OBJECTIVE
Count the lines of the data that contain the string "closest", with case taken into account, and give only that number.

EXTRACTED ENTRIES
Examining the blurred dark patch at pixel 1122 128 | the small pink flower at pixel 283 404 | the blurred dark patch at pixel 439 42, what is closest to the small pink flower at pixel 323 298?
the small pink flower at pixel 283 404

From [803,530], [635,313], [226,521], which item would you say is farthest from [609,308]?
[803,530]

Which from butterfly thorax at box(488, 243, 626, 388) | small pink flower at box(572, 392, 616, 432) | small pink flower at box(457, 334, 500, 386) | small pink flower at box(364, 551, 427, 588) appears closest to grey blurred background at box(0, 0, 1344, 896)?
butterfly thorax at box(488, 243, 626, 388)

==

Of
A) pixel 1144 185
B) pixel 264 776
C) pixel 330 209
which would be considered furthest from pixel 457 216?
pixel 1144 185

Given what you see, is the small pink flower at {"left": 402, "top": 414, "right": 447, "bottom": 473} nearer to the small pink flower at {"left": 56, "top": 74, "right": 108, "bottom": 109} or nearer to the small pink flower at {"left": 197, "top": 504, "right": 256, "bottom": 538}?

...

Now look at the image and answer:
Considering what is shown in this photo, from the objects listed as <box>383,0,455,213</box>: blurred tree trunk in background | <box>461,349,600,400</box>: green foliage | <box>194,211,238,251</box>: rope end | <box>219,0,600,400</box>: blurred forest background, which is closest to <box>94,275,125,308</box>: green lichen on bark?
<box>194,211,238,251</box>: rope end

ANSWER
3